:: Passage to read ::

•••

Figure G2. Steering backlash measurement by approaching angle from opposite directions.

Figure G2. Steering backlash measurement by approaching angle from opposite directions.

I tested techniques 1, 2.1A, 2.2A and 3.1 in the field with this vehicle. Due to winter road conditions, the remaining techniques had to be tested in the performance-validated simulation.

Steering System Software Development

The steering system consists of components for vision (breaking the image down into a usable data format) and path planning (generating a steering angle accordingly). I developed and tested Technique 1 for combined vision and path planning. Two (2.1A, B) were tested for lane detection, and four (2.2A, B, C, D) for path planning.

Technique 1 – Combined End to End CNN

This was initially based on Nvidia’s paper “End to End Learning for Self-Driving Cars”,[1] in which a convolutional neural network (CNN) is used to calculate steering angles based on road images. It is trained on a dataset of images of the road ahead of the vehicle, alongside corresponding steering angles. I recorded these images during several data collection runs, both in the Unity simulation and in the real world. I conducted real-world runs at different times of the day and in varying weather conditions to ensure a representative set of images.

I built the neural network for this project using the Keras[2] deep learning framework. One network architecture based on the Nvidia paper was developed, as well as several entirely custom models. The hyperparameters were heavily modified over 37 rounds of optimization, using different numbers of convolutional and dense layers, numbers of convolutional filters, kernel sizes, and settings for batch normalization, activation functions, batch sizes, and optimizers.

I conducted this testing systematically in four distinct series, starting by modifying one parameter at a time from the original model, then trying combinations of changes that improved performance, in increasing number with each round. With every model tested, I recorded the training and validation losses and the ratio between them and used it as the main metric by which to evaluate their performance.

To improve the stability of this algorithm and reduce the magnitude of spikes (which damage mechanical gearboxes), I developed and applied a low-pass filter. It functioned by calculating a rolling weighted average of the last n outputs. Each output is multiplied by a weight, and these weighted outputs are totaled and divided by the sum of the n weights. I tested several combinations of weights in the simulation.

I measured performance of the 14 testing runs completed in the simulation using the standard deviation from the lane centre. This was calculated using a series of spatial points located along the centre of the lane throughout the entire track. I developed an algorithm in which the position of the vehicle on a 2D plane is projected onto the line between the nearest two points, and the squared distances between the vehicle and the projection over the course of a testing run are averaged.

Performance of the eight testing rounds done in the real world was initially measured based on the average time before the vehicle exited the lane, since no accurate standard deviation was available. However, once I had developed the lane detection system (Tech 2.1A), its positional error term was used as a proportional approximation of the standard deviation and used to compare its performance directly to the real-world tests of Tech 2.1A.

•••

:: Listing ::

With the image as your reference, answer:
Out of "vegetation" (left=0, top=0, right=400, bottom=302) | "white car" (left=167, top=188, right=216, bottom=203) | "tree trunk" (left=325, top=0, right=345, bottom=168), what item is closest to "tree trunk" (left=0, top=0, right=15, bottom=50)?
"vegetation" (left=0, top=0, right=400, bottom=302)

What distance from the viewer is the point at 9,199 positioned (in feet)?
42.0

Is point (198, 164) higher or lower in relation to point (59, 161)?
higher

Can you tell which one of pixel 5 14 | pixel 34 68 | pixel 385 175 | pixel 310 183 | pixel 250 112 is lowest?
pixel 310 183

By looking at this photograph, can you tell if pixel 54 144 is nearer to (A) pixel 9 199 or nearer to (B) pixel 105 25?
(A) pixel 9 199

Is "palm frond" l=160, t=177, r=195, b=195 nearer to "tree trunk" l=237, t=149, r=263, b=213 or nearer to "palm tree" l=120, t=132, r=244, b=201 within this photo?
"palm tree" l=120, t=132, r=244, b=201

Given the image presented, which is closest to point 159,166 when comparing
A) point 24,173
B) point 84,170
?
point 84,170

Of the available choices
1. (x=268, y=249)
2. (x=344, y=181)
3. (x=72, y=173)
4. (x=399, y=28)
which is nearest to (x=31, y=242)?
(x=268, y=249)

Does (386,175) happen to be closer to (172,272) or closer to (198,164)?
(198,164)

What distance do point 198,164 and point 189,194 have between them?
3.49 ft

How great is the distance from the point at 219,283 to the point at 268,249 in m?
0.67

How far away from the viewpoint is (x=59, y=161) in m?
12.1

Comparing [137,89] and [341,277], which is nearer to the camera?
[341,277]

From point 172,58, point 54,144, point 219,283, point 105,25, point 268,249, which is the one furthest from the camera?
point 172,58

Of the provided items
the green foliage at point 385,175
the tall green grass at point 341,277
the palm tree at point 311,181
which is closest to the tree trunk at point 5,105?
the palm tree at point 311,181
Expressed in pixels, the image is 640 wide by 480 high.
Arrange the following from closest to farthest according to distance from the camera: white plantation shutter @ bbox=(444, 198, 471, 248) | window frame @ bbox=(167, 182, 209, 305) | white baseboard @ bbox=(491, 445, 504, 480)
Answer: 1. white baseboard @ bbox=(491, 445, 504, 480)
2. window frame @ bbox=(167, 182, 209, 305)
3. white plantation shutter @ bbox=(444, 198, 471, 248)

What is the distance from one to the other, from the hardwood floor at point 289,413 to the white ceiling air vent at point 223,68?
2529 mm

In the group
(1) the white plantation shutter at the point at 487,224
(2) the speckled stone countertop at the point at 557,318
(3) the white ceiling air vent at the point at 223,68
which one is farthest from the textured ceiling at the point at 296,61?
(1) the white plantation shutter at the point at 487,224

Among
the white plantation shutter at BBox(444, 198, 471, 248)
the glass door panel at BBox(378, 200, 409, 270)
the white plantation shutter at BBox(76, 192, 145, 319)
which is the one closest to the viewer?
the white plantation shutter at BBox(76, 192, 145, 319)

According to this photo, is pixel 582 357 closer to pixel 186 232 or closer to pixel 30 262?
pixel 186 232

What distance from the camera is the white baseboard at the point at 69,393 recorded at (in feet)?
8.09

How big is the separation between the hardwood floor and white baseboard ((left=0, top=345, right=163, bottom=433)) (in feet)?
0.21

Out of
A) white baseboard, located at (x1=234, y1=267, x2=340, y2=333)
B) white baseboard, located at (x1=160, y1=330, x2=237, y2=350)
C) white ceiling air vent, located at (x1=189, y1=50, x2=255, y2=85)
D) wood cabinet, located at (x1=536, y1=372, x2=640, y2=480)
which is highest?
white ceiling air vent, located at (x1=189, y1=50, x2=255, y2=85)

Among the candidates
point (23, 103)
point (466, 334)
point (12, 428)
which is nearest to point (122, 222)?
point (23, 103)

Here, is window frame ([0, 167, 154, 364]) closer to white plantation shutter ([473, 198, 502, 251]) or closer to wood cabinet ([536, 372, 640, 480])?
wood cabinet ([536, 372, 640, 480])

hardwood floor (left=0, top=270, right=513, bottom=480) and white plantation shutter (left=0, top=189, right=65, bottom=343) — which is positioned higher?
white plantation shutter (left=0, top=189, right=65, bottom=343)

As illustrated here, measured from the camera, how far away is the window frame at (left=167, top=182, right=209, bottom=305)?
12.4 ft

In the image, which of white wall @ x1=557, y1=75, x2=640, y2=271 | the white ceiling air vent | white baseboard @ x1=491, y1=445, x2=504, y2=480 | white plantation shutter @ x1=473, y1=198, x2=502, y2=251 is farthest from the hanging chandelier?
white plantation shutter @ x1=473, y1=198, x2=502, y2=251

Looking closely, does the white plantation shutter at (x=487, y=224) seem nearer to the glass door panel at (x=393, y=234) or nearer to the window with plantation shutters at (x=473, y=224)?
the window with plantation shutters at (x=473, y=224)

•••

:: Written problem A ::
From the steering system report above, list every technique that was tested in the field with the vehicle.
:: Written problem B ::
Carry on writing the steering system report from the point where it stops.

:: Exercise result A ::
Technique 1, Technique 2.1A, Technique 2.2A, Technique 3.1

:: Exercise result B ::
I created a custom visualizer to view the neural network’s actions compared to those of the human driver. The steering angles from both are represented graphically with steering wheels on the screen; the stability or erraticism of the output is represented in a graph of the steering angle over time. See Figure I4.

Figure I4. End to End CNN Visualizer.

Figure I4. End to End CNN Visualizer.

Technique 2.1A – CNN Sliding Windows for Lane Detection

This technique was based on the use of a CNN to predict the presence of road lines in a 16 by 16 pixel window. I created a graphical user interface (GUI) application for data collection, which allowed me to efficiently generate training data by slicing out square windows from images collected during the end to end CNN data collection runs.

Nine different neural network architectures with varying hyperparameters (number of convolutional and dense layers, number of filters, kernel size, activation function, batch normalization, and training batch size) were trained. I compared performance (training and validation losses) and computational efficiency (inference time).

The core sliding window algorithm works as follows:

1. The image is divided into overlapping windows with regular strides along each axis

2. Neural network inference is run, predicting the presence of a road line in each window

3. This produces a heat map of neuron activations, bright where road lines are present (See Figure I5).

Figure I5. Sliding Window CNN Activation Heat Map.

Figure I5. Sliding Window CNN Activation Heat Map.

I could not use this heat map directly for path planning; an algorithm was required to find the centre line of the road. The first attempt was a naïve approach as follows:

1. The brightest point to the left and right of each row is calculated

2. The horizontal “centre of mass” of each of the two road lines is calculated

3. The average of the two road lines is calculated to approximate the horizontal centre of the road

4. The error of this point off the centre of the image is used for path planning

For more stable and robust calculation of the centre line, I applied a second, original iterative algorithm instead:

1. Starting at the bottom of the heat map, search laterally out from the centre to find a value exceeding a defined threshold on both sides

2. Calculate the average of the two points to define a point along the centre of the lane

3. Advance upward to the next row and repeat, using the lane centre as the new starting point for the lateral search (ensuring that if the road slants heavily to one side, the search will follow it and not begin outside)

4. If peaks could not be located on both sides, try again, starting a few pixels left or right (so that the lane will still be located if the car is on the edge of the road and both road lines appear on one side of the image)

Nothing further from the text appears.